== Records for the task ==
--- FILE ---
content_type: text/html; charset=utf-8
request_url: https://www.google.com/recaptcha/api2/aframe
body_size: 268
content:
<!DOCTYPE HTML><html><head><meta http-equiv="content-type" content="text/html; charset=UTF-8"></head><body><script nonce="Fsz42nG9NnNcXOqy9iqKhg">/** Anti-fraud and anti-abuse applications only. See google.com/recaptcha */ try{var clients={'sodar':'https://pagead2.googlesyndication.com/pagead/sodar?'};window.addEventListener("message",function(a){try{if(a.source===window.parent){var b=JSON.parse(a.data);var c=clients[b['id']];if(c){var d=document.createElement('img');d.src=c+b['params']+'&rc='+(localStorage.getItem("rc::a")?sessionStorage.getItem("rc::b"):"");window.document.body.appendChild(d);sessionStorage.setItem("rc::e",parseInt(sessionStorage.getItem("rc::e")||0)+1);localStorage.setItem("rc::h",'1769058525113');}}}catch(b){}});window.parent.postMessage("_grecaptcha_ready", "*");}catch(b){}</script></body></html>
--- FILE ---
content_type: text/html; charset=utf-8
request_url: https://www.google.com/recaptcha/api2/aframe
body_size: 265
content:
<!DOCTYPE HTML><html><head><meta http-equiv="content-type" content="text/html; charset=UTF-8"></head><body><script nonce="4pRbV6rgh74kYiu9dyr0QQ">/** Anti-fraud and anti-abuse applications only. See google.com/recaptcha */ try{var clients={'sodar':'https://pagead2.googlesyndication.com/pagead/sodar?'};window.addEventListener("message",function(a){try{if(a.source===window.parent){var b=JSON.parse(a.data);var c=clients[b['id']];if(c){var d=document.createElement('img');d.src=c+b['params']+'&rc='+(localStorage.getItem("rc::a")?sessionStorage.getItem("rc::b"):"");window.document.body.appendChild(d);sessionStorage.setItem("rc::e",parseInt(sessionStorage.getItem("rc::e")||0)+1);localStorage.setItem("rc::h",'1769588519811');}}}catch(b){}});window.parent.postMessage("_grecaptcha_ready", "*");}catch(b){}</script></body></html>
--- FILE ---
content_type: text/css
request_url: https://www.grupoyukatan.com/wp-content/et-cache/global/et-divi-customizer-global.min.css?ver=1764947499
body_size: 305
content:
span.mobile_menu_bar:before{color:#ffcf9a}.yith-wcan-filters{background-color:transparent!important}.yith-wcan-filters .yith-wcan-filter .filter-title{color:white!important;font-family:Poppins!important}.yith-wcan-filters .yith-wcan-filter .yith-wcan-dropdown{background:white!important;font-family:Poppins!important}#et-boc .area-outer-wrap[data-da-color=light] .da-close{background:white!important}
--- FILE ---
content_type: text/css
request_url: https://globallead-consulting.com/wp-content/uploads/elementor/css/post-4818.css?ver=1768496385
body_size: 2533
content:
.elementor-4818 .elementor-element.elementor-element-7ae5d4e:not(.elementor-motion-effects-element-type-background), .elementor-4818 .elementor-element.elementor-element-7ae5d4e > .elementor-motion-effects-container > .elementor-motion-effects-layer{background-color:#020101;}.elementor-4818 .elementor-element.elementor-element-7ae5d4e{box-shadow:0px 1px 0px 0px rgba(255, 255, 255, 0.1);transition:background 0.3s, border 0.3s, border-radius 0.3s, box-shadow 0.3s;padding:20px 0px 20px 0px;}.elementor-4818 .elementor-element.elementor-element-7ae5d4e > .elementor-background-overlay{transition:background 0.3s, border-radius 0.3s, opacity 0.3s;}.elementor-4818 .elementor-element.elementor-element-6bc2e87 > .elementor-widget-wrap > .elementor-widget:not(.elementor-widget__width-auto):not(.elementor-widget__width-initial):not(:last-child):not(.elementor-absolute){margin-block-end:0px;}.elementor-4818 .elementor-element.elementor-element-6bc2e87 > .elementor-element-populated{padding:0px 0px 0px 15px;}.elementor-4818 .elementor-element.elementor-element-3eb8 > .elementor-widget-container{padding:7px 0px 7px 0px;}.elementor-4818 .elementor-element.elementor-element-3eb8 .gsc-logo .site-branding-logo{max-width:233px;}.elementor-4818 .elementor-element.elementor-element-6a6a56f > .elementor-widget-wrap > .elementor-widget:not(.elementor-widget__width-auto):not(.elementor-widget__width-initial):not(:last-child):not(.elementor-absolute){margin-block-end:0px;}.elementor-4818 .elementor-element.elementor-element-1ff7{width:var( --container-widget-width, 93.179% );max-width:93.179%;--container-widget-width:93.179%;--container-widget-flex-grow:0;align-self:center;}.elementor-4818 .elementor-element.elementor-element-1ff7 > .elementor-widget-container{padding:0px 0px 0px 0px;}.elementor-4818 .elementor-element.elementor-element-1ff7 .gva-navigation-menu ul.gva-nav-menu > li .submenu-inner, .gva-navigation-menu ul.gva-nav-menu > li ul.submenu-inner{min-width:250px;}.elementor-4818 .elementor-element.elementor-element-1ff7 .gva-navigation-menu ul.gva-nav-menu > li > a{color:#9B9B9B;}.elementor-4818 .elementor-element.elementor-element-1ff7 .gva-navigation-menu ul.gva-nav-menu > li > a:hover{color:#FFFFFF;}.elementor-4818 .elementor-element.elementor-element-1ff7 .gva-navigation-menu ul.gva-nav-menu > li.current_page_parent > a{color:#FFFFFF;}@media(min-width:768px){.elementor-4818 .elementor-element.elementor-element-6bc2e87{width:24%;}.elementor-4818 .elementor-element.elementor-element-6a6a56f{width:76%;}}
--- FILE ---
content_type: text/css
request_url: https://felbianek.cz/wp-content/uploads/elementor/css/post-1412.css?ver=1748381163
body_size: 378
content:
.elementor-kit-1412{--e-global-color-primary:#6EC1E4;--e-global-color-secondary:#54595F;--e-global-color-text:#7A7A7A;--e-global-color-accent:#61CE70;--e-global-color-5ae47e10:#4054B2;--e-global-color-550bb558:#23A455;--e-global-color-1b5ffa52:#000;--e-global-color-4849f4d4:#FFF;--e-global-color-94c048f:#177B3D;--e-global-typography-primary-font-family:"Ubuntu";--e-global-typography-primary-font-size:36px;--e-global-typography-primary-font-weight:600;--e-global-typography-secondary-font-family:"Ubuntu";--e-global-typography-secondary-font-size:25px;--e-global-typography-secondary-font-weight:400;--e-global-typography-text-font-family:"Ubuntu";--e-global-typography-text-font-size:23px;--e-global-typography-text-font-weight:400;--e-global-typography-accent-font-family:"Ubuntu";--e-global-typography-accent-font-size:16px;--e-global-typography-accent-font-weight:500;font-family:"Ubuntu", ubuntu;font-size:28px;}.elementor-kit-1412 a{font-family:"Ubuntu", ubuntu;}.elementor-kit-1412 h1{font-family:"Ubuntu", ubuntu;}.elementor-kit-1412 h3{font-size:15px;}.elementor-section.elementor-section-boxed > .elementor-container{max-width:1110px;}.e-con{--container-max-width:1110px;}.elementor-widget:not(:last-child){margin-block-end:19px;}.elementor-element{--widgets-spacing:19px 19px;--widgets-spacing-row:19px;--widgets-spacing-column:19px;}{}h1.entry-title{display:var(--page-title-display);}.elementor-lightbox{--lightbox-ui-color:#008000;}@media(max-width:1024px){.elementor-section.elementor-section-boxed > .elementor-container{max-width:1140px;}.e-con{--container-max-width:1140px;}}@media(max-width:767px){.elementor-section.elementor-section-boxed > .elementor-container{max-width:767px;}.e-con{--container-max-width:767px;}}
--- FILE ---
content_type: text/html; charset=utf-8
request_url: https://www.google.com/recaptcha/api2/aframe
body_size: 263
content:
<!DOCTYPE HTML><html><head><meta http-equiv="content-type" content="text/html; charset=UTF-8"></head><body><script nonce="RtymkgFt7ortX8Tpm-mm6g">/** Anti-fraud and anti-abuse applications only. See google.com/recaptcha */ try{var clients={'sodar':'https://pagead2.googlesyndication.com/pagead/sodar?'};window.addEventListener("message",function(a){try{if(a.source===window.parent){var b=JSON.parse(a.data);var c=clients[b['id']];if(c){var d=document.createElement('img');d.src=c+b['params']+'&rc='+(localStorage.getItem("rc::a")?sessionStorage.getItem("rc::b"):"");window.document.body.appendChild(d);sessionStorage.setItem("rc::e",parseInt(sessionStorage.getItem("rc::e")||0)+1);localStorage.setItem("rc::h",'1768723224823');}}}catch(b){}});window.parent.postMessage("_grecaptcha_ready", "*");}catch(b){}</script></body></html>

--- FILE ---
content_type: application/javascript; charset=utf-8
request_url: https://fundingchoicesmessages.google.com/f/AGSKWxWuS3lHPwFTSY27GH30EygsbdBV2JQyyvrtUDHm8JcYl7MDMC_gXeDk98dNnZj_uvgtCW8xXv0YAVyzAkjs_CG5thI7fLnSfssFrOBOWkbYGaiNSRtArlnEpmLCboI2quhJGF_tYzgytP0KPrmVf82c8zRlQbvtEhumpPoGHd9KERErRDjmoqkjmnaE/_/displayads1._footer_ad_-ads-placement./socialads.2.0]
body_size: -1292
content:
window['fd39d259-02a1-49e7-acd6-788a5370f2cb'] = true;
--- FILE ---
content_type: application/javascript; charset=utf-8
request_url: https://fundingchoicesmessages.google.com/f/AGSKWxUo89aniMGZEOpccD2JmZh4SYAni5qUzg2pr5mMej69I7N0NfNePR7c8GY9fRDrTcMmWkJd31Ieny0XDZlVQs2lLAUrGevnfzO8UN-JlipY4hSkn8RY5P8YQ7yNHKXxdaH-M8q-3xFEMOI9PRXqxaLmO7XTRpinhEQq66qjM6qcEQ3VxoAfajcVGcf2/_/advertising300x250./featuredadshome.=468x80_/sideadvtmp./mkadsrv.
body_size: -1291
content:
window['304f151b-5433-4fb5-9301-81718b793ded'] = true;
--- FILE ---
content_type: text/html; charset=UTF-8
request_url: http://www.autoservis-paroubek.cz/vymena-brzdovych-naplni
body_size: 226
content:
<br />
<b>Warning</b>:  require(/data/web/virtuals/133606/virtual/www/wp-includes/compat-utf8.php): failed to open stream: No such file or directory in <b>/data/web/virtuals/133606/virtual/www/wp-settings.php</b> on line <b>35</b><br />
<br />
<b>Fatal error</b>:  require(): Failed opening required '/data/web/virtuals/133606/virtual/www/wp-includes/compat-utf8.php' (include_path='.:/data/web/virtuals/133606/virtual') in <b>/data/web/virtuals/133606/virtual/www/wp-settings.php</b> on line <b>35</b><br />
===
* [What to produce]:
Locate the lines above that contain "compat" and copy them.

* [Reply to the task]:
<b>Warning</b>:  require(/data/web/virtuals/133606/virtual/www/wp-includes/compat-utf8.php): failed to open stream: No such file or directory in <b>/data/web/virtuals/133606/virtual/www/wp-settings.php</b> on line <b>35</b><br />
<b>Fatal error</b>:  require(): Failed opening required '/data/web/virtuals/133606/virtual/www/wp-includes/compat-utf8.php' (include_path='.:/data/web/virtuals/133606/virtual') in <b>/data/web/virtuals/133606/virtual/www/wp-settings.php</b> on line <b>35</b><br />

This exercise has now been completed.